The health secretary’s preferred path – a charge straight ahead by GPs suddenly willing to put aside their doubts and wholeheartedly embrace his new-look NHS – remains a pipe-dream. For the vast majority, there seems to be a fork in the road.
Will CCGs take practices with them, involve GPs who don’t normally get involved and fundamentally rethink the NHS from a frontline clinician’s perspective?
Or will they move instead to fill the gap in top-down micromanagement left by PCTs, represent the same old faces who championed practice-based commissioning, and recreate what went before?
The perils of generalising as CCGs develop in a hundred different ways across the country are obvious. But one useful barometer is the extent to which CCGs are taking it upon themselves to performance-manage practices.

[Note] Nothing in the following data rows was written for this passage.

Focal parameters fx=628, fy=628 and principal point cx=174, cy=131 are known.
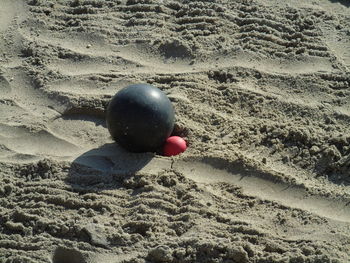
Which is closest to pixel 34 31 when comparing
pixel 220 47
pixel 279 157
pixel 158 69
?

Pulse’s investigation this week shows there are already ‘inter-practice agreements’ in place in more than 40% of CCGs, with almost two-thirds of these referring to some form of performance management. Practices have been told they must submit monthly financial reports, allow detailed scrutiny of their prescribing and referrals and face scorecard rating against a wide range of indicators. If they fail to comply, they face ‘remedial action’ or possibly even expulsion.
It is unsurprising commissioning leaders facing unprecedented efficiency targets
are itching to tackle variation in primary care. But the prospect of GPs performance-managing their peers is alarming – and in as much as CCGs are to have any powers over practices, they must police by consent.

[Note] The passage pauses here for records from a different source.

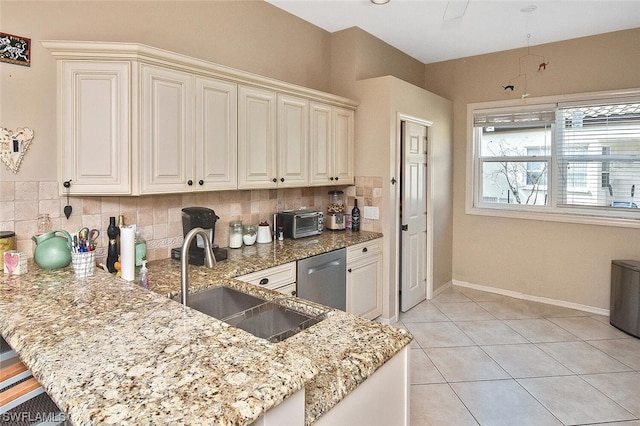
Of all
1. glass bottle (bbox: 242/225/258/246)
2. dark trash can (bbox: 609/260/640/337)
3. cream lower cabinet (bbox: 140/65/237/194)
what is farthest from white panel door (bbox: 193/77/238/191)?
dark trash can (bbox: 609/260/640/337)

Steps must be taken now to redress the balance of power. The GPC has called for CCG leaders to be re-elected ahead of next April – and that must happen. LMCs must be given a formal role. And the NHS Commissioning Board must send a clear message on the limits to CCGs’ power. It is all very well for the commissioning tsarDame Barbara Hakin to insist CCGs will not have a performance-management role – but the demand that CCGs‘provide evidence of benchmarking on primary medical care outcome indicators across member practices’ rather contradicts that.

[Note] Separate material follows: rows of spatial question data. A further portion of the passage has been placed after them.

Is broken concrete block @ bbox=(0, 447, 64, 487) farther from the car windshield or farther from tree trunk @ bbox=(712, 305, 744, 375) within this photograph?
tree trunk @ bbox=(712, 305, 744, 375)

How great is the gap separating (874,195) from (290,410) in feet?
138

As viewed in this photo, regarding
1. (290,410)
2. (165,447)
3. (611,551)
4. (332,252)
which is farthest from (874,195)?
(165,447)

And then, of course, there’s the wild card. Could anger over pensions – and a reluctance to repeat last week’s divisive day of action – lead to a GP commissioning boycott? There is, as we report this week, a growing clamour for one even among some senior figures in the BMA. While it’s an idea fraught with problems – how can GPs disengage from
a process they’re leading? what equivalent action would non-GPs take? – it would be popular with many.
For all their scepticism, GPs have so far wearily acquiesced to the commissioning revolution. Chances are, they’ll continue to do so. But in the current volatile climate, nothing is certain – and GP commissioning could yet head back down the road it came from.